As already suggested, this parasitic impulse is not by any means a primitive feature of human society. It does not appear in savage society to-day, any more than do the regular features of civilised society—slavery, robbery, murder, etc. It is essentially a product of “civilisation.” In another particular the social parasite resembles the Sphex in that he rarely fails to provide an abundance of material for the sustenance of his progeny. The only difference between the victim of the Sphex and the victim of the social parasite is that the former is stung in three places and the latter in one—but quite as effectively nevertheless. Despite the beliefs of many of those who claim to have the cause of the workers at heart, an accurate examination of the factors at work reveals the fact that the working class are exploited once, and once only—that is, at the point of production.

Man’s conquest of his environment has made possible a remarkable increase in the productivity of every kind of material wealth. But hand in hand with this development has gone an appalling increase in the differences of prosperity and well-being. This concentration of wealth into the hands of a relatively small section of the human race has meant the demoralisation and degradation of literally millions. It is quite true, as history will testify, that the emphasis upon luxury, idleness and extravagance has been just as demoralising to those who hold the wealth, but such an outcome is only in keeping with a system where slavery is practised.

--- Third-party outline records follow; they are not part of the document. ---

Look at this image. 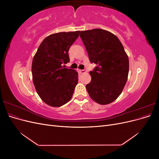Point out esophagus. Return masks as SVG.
I'll list each match as a JSON object with an SVG mask.
<instances>
[{
  "label": "esophagus",
  "mask_w": 159,
  "mask_h": 159,
  "mask_svg": "<svg viewBox=\"0 0 159 159\" xmlns=\"http://www.w3.org/2000/svg\"><path fill=\"white\" fill-rule=\"evenodd\" d=\"M80 73H81V74H84V73H85L86 71H87V70H86V69H84V70H80Z\"/></svg>",
  "instance_id": "esophagus-1"
}]
</instances>
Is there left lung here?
I'll return each mask as SVG.
<instances>
[{
  "label": "left lung",
  "instance_id": "1",
  "mask_svg": "<svg viewBox=\"0 0 159 159\" xmlns=\"http://www.w3.org/2000/svg\"><path fill=\"white\" fill-rule=\"evenodd\" d=\"M91 63L97 66L89 71L86 85L90 98L101 105L112 103L126 84L129 63L121 42L109 31L95 28L80 32Z\"/></svg>",
  "mask_w": 159,
  "mask_h": 159
}]
</instances>
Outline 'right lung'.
<instances>
[{
	"label": "right lung",
	"instance_id": "add662e5",
	"mask_svg": "<svg viewBox=\"0 0 159 159\" xmlns=\"http://www.w3.org/2000/svg\"><path fill=\"white\" fill-rule=\"evenodd\" d=\"M80 31L58 32L47 36L33 57L34 85L43 102L52 107H60L72 98L78 83V73L65 68L70 61L68 51Z\"/></svg>",
	"mask_w": 159,
	"mask_h": 159
}]
</instances>
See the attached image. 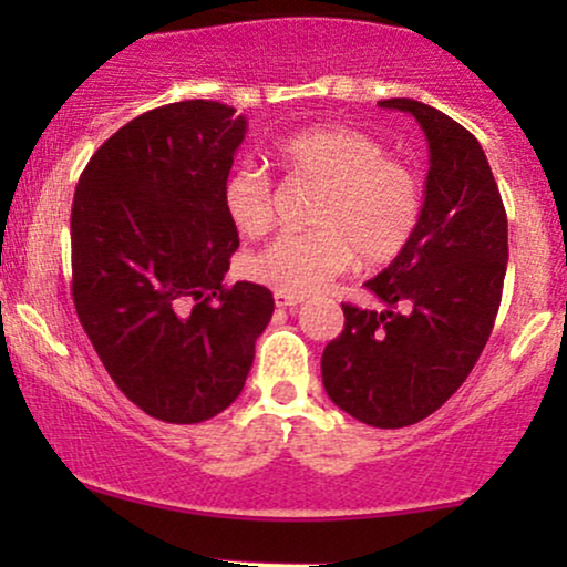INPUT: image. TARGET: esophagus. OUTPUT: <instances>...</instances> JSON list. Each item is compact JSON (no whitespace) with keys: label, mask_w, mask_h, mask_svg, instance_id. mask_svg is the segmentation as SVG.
Returning <instances> with one entry per match:
<instances>
[{"label":"esophagus","mask_w":567,"mask_h":567,"mask_svg":"<svg viewBox=\"0 0 567 567\" xmlns=\"http://www.w3.org/2000/svg\"><path fill=\"white\" fill-rule=\"evenodd\" d=\"M303 298L301 296H292V292H285V290H277L275 292V303L282 306V309H292V306L301 303Z\"/></svg>","instance_id":"1"}]
</instances>
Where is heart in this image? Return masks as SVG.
Masks as SVG:
<instances>
[{"label":"heart","mask_w":567,"mask_h":567,"mask_svg":"<svg viewBox=\"0 0 567 567\" xmlns=\"http://www.w3.org/2000/svg\"><path fill=\"white\" fill-rule=\"evenodd\" d=\"M275 157L292 178L322 184L311 207L315 229L282 231L247 258L252 279L275 290L306 296L347 271L394 261L424 213L419 173L386 157L379 138L343 125L290 133ZM224 207L234 229L256 237L275 218V184L261 167L239 165L224 181Z\"/></svg>","instance_id":"obj_1"}]
</instances>
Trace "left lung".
I'll return each instance as SVG.
<instances>
[{
	"label": "left lung",
	"mask_w": 567,
	"mask_h": 567,
	"mask_svg": "<svg viewBox=\"0 0 567 567\" xmlns=\"http://www.w3.org/2000/svg\"><path fill=\"white\" fill-rule=\"evenodd\" d=\"M381 106L413 114L426 133L424 213L405 250L365 282L386 309L341 303L343 330L322 351V383L351 419L402 429L445 405L483 354L509 243L496 178L470 130L413 97Z\"/></svg>",
	"instance_id": "left-lung-1"
}]
</instances>
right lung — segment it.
Instances as JSON below:
<instances>
[{"mask_svg": "<svg viewBox=\"0 0 567 567\" xmlns=\"http://www.w3.org/2000/svg\"><path fill=\"white\" fill-rule=\"evenodd\" d=\"M245 116L181 101L135 116L80 175L71 207V298L103 368L133 405L199 424L243 392L275 298L226 285L239 234L224 181Z\"/></svg>", "mask_w": 567, "mask_h": 567, "instance_id": "obj_1", "label": "right lung"}]
</instances>
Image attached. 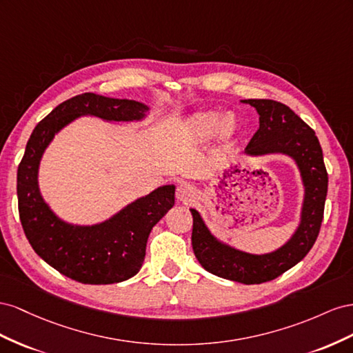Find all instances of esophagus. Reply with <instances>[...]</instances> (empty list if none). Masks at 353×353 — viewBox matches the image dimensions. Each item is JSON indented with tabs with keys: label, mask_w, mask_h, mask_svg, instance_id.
<instances>
[{
	"label": "esophagus",
	"mask_w": 353,
	"mask_h": 353,
	"mask_svg": "<svg viewBox=\"0 0 353 353\" xmlns=\"http://www.w3.org/2000/svg\"><path fill=\"white\" fill-rule=\"evenodd\" d=\"M176 195L177 199L182 201V203H189V201L194 198V188L188 183H182L177 188Z\"/></svg>",
	"instance_id": "obj_1"
}]
</instances>
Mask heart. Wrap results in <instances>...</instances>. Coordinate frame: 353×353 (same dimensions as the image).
<instances>
[{
	"label": "heart",
	"instance_id": "1",
	"mask_svg": "<svg viewBox=\"0 0 353 353\" xmlns=\"http://www.w3.org/2000/svg\"><path fill=\"white\" fill-rule=\"evenodd\" d=\"M234 115H225L221 118L220 112L208 110V112H198L188 119L185 125L186 133L195 140H205L213 136L216 132L221 137H229L235 132Z\"/></svg>",
	"mask_w": 353,
	"mask_h": 353
}]
</instances>
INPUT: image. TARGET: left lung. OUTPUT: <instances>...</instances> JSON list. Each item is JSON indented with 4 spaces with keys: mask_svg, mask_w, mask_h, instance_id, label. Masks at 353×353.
Returning a JSON list of instances; mask_svg holds the SVG:
<instances>
[{
    "mask_svg": "<svg viewBox=\"0 0 353 353\" xmlns=\"http://www.w3.org/2000/svg\"><path fill=\"white\" fill-rule=\"evenodd\" d=\"M254 106L260 127L245 148L247 155L284 154L293 158L305 185L300 225L285 245L269 254H248L220 243L210 234L196 210L194 217L192 248L207 272L241 284H261L283 275L303 259L318 238L328 190V174L319 140L303 119L287 105L269 99H248Z\"/></svg>",
    "mask_w": 353,
    "mask_h": 353,
    "instance_id": "left-lung-1",
    "label": "left lung"
}]
</instances>
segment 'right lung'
I'll use <instances>...</instances> for the list:
<instances>
[{
    "label": "right lung",
    "instance_id": "add662e5",
    "mask_svg": "<svg viewBox=\"0 0 353 353\" xmlns=\"http://www.w3.org/2000/svg\"><path fill=\"white\" fill-rule=\"evenodd\" d=\"M149 108L136 100L83 93L56 106L39 121L17 168L19 216L35 253L60 274L83 284H115L142 268L150 230L174 205L173 185L136 199L103 223L75 226L60 220L44 203L38 167L54 134L81 115L106 121L142 119Z\"/></svg>",
    "mask_w": 353,
    "mask_h": 353
}]
</instances>
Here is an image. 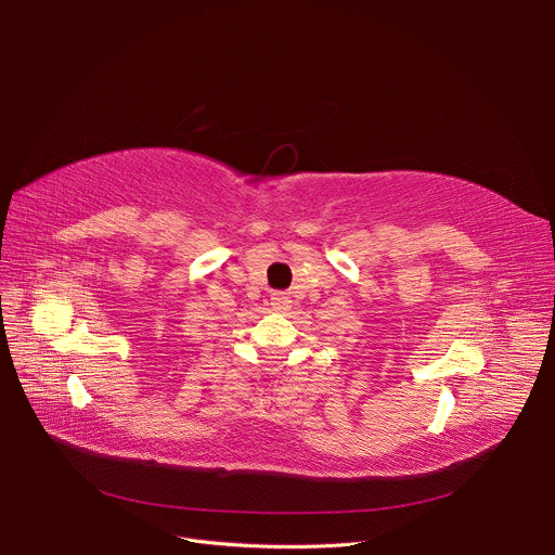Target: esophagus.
Returning a JSON list of instances; mask_svg holds the SVG:
<instances>
[{"label":"esophagus","instance_id":"1","mask_svg":"<svg viewBox=\"0 0 555 555\" xmlns=\"http://www.w3.org/2000/svg\"><path fill=\"white\" fill-rule=\"evenodd\" d=\"M270 306H272L274 310L283 312V310H287V308H289V297H285L283 293H274V295L270 297Z\"/></svg>","mask_w":555,"mask_h":555}]
</instances>
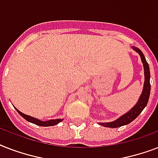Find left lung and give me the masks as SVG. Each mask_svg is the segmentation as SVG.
I'll return each instance as SVG.
<instances>
[{
  "label": "left lung",
  "mask_w": 158,
  "mask_h": 158,
  "mask_svg": "<svg viewBox=\"0 0 158 158\" xmlns=\"http://www.w3.org/2000/svg\"><path fill=\"white\" fill-rule=\"evenodd\" d=\"M133 50L135 51L140 56L141 60H142L143 65V70H144V84H143V92L140 95L139 98L138 100L137 103L135 104L128 112L125 113L124 115L116 119L114 121L110 122H100L99 125H102L104 127L108 128H117L123 126V125H128L133 120H135L139 116L142 110L147 106L148 99L150 96V91H151V85H150V69L149 65L148 64L147 60L145 59V56L143 53L141 52L140 49L135 47H132Z\"/></svg>",
  "instance_id": "8db88e82"
}]
</instances>
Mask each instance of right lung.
I'll use <instances>...</instances> for the list:
<instances>
[{"mask_svg":"<svg viewBox=\"0 0 158 158\" xmlns=\"http://www.w3.org/2000/svg\"><path fill=\"white\" fill-rule=\"evenodd\" d=\"M15 110H17L19 114L22 117L24 118L27 121L33 123V124H35V125H40V126H53V125H57V124H59L60 122H61L62 120H64V119H54V120H47V121H43V120H38L37 118H34L33 117V116H30V115L23 114V112L19 111L17 108H15Z\"/></svg>","mask_w":158,"mask_h":158,"instance_id":"right-lung-1","label":"right lung"}]
</instances>
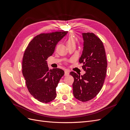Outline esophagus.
Wrapping results in <instances>:
<instances>
[{
	"mask_svg": "<svg viewBox=\"0 0 130 130\" xmlns=\"http://www.w3.org/2000/svg\"><path fill=\"white\" fill-rule=\"evenodd\" d=\"M69 74V70H67V69H65L64 70V75L67 76V75H68Z\"/></svg>",
	"mask_w": 130,
	"mask_h": 130,
	"instance_id": "34e87169",
	"label": "esophagus"
}]
</instances>
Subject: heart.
<instances>
[{"mask_svg": "<svg viewBox=\"0 0 130 130\" xmlns=\"http://www.w3.org/2000/svg\"><path fill=\"white\" fill-rule=\"evenodd\" d=\"M66 43V45L67 46L73 45V44H76V40H75V38L74 37V36H70L67 38Z\"/></svg>", "mask_w": 130, "mask_h": 130, "instance_id": "1", "label": "heart"}]
</instances>
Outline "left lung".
<instances>
[{"label": "left lung", "mask_w": 130, "mask_h": 130, "mask_svg": "<svg viewBox=\"0 0 130 130\" xmlns=\"http://www.w3.org/2000/svg\"><path fill=\"white\" fill-rule=\"evenodd\" d=\"M83 51L79 59L82 63L83 75L71 72L74 77L73 94L77 100L86 102L96 96L101 89L106 75L107 63L103 43L93 33H82Z\"/></svg>", "instance_id": "left-lung-1"}]
</instances>
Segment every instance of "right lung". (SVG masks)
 Wrapping results in <instances>:
<instances>
[{
	"instance_id": "right-lung-1",
	"label": "right lung",
	"mask_w": 130,
	"mask_h": 130,
	"mask_svg": "<svg viewBox=\"0 0 130 130\" xmlns=\"http://www.w3.org/2000/svg\"><path fill=\"white\" fill-rule=\"evenodd\" d=\"M68 31L41 34L35 37L26 48L22 62V73L26 87L34 98L48 103L56 97V88L63 70H49L46 61L54 52L57 43Z\"/></svg>"
}]
</instances>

Degeneration is the natural corollary of a parasitic mode of life.

All sorts of remedies are forthcoming whenever the question of the extermination of organic parasites arises. Even the individual whom we are trying to reach will instantly produce a remedy for the elimination of parasites on the physical body when required, but appears to be at a loss, even if cognisant of its existence, when it comes to the question of eliminating parasites on the body politic. Hence the Socialist Party of Great Britain.